[Article]

==============================

Not that Kevin Moran, a vital and joyous spring bloom to this day surging through the blood he so frequently spilled on the battlefield, could be remotely confused with a museum piece.

He plays tennis every Friday, golf, twice or three times a week, while a Benjamin Button-like capacity to render the ticking clock impotent, prompted Niall Quinn to joke to me last week, "He looks about thirty-f***ing-eight!"

Half a century since he so memorably burst from the shadows of suburban Dublin and onto sporting Broadway - a 1976 summer of brilliant exhilaration - Moran retains a lean, fresh aspect that suggests he could reprise his role as a fizzing bundle of kinetic energy wrapped in a Sky Blue number six shirt.

"It doesn't bother me one iota," he says of the impending milestone birthday, "honestly, it means nothing. What matters is how you feel and I'm blessed that I feel great. The rest is just a number.

==============================

[Short problem] Duplicate the Kevin Moran profile above in full, word for word.

[Data excerpt]
==============================

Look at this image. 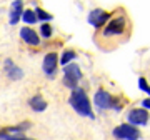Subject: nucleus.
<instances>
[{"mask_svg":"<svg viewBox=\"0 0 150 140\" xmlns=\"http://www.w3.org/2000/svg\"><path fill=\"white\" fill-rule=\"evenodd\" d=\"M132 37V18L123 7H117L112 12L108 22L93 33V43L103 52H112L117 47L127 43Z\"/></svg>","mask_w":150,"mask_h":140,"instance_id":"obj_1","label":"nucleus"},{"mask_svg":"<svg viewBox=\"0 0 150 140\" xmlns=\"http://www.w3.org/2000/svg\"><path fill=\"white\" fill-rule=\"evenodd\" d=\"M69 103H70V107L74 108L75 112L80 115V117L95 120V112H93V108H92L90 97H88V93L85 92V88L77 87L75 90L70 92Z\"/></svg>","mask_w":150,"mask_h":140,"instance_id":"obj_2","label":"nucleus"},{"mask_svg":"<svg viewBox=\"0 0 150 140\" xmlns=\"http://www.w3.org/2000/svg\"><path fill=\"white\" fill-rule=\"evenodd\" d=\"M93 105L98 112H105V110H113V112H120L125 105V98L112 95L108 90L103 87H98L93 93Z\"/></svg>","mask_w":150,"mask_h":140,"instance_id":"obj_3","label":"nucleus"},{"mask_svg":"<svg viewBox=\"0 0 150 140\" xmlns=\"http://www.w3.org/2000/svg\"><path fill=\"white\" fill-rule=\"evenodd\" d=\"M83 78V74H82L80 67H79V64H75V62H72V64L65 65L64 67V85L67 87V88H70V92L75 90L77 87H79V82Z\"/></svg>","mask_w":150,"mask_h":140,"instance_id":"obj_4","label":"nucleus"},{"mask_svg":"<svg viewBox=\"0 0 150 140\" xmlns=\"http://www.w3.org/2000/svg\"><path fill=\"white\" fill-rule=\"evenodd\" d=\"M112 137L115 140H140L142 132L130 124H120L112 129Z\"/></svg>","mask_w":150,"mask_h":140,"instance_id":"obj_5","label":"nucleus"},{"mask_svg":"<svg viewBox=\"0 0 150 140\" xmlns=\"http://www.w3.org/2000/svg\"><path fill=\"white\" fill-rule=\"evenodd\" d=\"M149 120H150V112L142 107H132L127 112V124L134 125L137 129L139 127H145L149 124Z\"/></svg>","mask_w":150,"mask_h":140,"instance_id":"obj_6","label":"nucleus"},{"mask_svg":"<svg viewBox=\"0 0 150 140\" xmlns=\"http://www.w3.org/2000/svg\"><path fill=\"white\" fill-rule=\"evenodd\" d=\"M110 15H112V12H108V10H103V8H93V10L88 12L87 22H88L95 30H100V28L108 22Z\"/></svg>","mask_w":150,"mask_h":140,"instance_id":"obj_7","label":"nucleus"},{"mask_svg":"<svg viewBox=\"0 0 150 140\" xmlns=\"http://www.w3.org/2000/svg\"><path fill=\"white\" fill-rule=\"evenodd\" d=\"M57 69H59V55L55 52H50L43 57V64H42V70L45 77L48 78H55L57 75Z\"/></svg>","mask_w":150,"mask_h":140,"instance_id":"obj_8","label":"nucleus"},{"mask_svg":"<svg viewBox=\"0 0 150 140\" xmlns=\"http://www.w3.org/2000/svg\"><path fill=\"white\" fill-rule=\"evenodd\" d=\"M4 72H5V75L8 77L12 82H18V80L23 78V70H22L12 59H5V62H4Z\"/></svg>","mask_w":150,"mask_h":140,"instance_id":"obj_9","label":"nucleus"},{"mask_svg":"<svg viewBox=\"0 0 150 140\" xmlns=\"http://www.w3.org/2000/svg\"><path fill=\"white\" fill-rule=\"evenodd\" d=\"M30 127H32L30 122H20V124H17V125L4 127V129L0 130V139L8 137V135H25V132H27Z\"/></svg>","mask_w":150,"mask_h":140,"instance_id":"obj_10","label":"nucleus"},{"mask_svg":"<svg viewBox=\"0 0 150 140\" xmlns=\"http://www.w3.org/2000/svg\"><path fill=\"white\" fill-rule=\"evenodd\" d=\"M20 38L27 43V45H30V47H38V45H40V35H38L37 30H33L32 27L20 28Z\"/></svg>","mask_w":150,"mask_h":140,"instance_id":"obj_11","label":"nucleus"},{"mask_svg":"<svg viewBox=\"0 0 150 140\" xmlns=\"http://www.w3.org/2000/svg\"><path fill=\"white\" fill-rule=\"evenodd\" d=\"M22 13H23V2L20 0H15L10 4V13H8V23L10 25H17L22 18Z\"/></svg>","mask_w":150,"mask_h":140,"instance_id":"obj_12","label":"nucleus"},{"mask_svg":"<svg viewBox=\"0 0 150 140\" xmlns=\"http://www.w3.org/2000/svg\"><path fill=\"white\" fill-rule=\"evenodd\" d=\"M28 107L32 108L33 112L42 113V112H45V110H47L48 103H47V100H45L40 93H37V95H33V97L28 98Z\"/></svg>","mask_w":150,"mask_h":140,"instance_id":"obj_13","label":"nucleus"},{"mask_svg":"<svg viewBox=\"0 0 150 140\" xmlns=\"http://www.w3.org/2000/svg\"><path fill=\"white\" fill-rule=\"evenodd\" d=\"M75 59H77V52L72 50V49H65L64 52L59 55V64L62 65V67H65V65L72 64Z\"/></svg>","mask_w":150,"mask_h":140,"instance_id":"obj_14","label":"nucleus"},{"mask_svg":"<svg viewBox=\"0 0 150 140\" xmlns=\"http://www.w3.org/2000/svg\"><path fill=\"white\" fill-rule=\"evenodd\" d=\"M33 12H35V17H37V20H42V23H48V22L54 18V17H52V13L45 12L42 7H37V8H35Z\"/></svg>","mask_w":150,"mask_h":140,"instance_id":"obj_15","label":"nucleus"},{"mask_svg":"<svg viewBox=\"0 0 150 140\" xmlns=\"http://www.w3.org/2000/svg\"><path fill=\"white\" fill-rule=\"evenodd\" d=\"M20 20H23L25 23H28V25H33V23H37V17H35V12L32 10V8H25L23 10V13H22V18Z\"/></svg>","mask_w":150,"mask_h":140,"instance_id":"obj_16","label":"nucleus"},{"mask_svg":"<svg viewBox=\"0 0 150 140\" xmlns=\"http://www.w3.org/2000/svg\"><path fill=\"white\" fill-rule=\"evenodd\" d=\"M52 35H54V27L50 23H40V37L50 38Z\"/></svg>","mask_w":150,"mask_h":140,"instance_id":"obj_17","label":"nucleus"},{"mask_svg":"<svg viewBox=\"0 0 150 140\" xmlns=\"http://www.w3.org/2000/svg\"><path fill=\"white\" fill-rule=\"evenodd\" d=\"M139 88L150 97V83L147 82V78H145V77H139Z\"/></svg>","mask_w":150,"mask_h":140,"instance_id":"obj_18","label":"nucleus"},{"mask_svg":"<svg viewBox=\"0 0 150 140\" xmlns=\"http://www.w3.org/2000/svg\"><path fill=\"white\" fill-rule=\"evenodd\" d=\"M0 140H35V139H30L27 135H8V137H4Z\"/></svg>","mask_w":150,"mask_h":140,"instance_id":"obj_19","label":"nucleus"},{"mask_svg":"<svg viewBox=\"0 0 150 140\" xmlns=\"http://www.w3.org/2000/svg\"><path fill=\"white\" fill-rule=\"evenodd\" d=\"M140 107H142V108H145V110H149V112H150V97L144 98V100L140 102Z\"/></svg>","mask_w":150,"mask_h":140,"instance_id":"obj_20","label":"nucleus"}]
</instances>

==============================

[Solution for this problem]
Not that Kevin Moran, a vital and joyous spring bloom to this day surging through the blood he so frequently spilled on the battlefield, could be remotely confused with a museum piece.

He plays tennis every Friday, golf, twice or three times a week, while a Benjamin Button-like capacity to render the ticking clock impotent, prompted Niall Quinn to joke to me last week, "He looks about thirty-f***ing-eight!"

Half a century since he so memorably burst from the shadows of suburban Dublin and onto sporting Broadway - a 1976 summer of brilliant exhilaration - Moran retains a lean, fresh aspect that suggests he could reprise his role as a fizzing bundle of kinetic energy wrapped in a Sky Blue number six shirt.

"It doesn't bother me one iota," he says of the impending milestone birthday, "honestly, it means nothing. What matters is how you feel and I'm blessed that I feel great. The rest is just a number.